Supplied passage:
The monthly roundup of film and television publications compiled by Simon Baker, Institute of Historical Research, & published here at the BUFVC by Linda Kaye.

Before Simon gives his take on a substantial list, I’ll just squeeze in my own recommendation as journalism on the box comes under a forensic light, Steven Barnett’s The Rise and Fall of Television Journalism: Just Wires and Lights in a Box?

A bit of a bumper issue this month.

Highlights include two special issues: Interventions:  International Journal of Postcolonial Studies has an issue entitled Cinemas of Displacement and Destitution, while Diplomatic History has a special feature – ‘Turning the lens on film and foreign relations’ – on the documentary series, Have You Heard from Johannesburg? which covered the 45 year struggle against apartheid.

There is also a bit of a theme on the Cold War with four books on various aspects of the conflict, John Sbardellati’s J. Edgar Hoover Goes to the Movies; Theodore Hughes’s  Literature and Film in Cold War South Korea; Tony Perucci’s Paul Robeson and the Cold War Performance and Rosemary Stott’s Crossing the Wall: the Western Feature Film Import in East Germany.

Do you remember “I agree with Nick”? If a week is a long time in politics, then 2 years must be a lifetime for the Coalition. You can see how it all started in a discussion on the first British television election debate in Lights, Camera, Election: Celebrity, Performance and the 2010 UK General Election Leadership Debates by Philip Drake and Michael Higgins.

And perhaps the award for most intriguing title goes to the chapter entitled, ‘ ‘‘Far-flung” neo-Victorianism: Hong Kong and Jackie Chan’s neo-Victorian films’ in Elizabeth Ho’s book Neo-Victorianism and the Memory of Empire.

Exercise requirements:
Can you reproduce, word for word, the part of the publications roundup that opens with the words containing "Before Simon gives" and closes with "issue this month."?

Dataset rows:
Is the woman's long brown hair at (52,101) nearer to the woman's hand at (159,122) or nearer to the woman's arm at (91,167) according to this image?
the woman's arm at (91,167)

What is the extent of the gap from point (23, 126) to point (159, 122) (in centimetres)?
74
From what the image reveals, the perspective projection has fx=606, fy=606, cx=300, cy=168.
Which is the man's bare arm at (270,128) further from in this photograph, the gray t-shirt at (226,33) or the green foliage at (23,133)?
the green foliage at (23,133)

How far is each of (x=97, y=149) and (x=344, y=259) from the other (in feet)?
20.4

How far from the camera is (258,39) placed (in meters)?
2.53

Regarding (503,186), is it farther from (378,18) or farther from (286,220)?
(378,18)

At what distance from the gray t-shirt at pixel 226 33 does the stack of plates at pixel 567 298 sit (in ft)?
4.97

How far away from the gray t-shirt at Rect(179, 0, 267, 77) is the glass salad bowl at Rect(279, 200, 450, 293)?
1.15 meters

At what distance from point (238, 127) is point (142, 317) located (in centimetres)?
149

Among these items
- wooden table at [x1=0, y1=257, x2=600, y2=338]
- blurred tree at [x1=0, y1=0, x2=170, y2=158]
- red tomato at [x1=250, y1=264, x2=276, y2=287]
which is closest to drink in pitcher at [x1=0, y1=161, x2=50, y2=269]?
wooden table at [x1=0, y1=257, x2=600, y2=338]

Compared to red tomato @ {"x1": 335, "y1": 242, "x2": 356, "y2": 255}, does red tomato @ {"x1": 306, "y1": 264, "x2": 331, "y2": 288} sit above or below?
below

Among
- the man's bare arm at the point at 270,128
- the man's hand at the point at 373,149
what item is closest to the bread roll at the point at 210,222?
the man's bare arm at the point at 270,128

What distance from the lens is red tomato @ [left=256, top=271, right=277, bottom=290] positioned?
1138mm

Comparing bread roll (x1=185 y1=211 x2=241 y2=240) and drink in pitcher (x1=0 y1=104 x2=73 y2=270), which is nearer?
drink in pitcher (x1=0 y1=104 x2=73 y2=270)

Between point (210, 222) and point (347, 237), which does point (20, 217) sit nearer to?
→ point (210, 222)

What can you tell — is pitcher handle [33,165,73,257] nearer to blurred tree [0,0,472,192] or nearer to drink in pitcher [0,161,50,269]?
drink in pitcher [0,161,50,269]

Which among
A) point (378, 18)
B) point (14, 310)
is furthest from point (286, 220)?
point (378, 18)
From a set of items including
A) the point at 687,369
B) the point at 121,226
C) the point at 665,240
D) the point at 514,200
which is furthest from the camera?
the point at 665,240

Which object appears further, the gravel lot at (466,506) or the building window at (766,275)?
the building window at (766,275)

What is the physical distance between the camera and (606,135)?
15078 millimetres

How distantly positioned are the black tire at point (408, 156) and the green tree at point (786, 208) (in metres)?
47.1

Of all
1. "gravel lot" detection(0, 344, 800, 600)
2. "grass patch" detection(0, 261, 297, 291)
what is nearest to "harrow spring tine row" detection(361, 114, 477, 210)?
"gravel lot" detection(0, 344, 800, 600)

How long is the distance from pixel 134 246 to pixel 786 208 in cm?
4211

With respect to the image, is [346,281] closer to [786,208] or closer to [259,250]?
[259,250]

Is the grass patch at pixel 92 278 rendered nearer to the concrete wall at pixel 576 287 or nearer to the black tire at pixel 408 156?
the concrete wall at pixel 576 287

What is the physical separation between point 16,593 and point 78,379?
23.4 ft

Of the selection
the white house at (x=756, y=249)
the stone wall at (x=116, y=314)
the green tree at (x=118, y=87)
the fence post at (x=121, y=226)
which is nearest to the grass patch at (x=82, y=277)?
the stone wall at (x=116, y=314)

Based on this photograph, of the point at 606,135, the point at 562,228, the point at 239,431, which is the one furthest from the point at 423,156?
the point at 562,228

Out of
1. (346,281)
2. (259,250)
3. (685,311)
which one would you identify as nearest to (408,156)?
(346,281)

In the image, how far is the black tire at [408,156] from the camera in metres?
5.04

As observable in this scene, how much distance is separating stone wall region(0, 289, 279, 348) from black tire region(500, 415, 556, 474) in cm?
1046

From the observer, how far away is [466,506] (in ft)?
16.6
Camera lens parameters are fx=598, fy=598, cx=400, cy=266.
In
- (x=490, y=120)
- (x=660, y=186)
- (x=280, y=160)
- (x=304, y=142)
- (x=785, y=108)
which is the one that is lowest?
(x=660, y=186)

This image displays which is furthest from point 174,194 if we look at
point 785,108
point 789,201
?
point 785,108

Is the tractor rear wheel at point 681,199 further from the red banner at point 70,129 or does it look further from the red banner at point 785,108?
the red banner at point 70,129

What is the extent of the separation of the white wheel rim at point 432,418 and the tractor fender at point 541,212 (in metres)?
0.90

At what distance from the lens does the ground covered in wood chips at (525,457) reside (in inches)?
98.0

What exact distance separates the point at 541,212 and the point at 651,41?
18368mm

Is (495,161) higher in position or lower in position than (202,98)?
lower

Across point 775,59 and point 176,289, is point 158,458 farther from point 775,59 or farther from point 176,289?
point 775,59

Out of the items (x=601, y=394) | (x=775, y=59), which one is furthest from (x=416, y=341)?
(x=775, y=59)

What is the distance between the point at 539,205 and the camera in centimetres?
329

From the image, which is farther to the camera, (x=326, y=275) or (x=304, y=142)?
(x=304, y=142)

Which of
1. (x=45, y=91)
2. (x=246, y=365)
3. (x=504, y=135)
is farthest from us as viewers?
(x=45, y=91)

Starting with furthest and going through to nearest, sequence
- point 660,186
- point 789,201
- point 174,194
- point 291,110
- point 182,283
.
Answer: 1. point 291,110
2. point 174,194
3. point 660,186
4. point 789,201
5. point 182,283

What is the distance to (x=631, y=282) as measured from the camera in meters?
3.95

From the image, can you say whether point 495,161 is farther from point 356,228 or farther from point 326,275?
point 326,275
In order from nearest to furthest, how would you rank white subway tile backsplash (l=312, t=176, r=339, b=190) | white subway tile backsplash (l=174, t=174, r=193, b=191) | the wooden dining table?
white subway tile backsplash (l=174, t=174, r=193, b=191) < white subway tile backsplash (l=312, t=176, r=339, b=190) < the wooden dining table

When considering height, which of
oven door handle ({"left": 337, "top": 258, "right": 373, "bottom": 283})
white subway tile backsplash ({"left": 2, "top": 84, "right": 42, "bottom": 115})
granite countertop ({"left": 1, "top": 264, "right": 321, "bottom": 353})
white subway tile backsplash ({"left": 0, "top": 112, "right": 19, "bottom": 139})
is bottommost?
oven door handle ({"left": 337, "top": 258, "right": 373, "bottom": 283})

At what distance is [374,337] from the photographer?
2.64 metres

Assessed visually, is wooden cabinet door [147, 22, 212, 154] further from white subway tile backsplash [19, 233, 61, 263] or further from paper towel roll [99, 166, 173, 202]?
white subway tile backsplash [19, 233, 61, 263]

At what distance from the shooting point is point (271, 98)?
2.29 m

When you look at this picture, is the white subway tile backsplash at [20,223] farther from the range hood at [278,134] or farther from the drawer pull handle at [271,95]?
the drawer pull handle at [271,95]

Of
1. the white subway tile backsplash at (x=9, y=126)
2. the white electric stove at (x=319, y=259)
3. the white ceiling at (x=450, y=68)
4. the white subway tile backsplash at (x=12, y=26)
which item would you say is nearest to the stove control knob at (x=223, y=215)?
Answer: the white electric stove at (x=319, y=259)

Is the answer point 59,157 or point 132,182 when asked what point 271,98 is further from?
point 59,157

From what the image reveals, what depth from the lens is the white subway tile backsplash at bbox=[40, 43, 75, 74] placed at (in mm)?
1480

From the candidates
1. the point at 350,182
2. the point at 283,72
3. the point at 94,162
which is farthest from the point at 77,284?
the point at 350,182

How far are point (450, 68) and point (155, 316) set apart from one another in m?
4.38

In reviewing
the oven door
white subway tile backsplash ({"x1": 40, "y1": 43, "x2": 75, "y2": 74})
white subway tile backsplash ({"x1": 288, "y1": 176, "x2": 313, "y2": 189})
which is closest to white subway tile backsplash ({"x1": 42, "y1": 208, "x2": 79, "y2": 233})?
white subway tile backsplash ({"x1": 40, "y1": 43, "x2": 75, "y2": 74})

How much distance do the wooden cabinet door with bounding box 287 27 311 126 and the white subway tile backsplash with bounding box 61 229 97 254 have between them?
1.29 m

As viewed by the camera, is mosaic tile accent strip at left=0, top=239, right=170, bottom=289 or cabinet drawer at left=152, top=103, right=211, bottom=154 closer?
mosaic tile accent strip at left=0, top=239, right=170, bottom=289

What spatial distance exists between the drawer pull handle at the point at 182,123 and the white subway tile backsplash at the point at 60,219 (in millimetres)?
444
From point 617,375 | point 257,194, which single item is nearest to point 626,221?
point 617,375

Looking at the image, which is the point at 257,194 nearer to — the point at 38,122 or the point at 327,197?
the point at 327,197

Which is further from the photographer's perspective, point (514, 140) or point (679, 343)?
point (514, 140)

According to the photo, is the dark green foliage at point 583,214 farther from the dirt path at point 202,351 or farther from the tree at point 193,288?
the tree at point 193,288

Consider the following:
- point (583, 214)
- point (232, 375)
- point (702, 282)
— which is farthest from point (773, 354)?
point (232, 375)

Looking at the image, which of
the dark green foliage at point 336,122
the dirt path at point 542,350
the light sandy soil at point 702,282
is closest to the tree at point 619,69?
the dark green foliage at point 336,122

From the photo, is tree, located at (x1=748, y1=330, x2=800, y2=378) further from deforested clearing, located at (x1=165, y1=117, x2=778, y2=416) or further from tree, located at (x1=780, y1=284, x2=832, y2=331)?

Final result:
Before Simon gives his take on a substantial list, I’ll just squeeze in my own recommendation as journalism on the box comes under a forensic light, Steven Barnett’s The Rise and Fall of Television Journalism: Just Wires and Lights in a Box?

A bit of a bumper issue this month.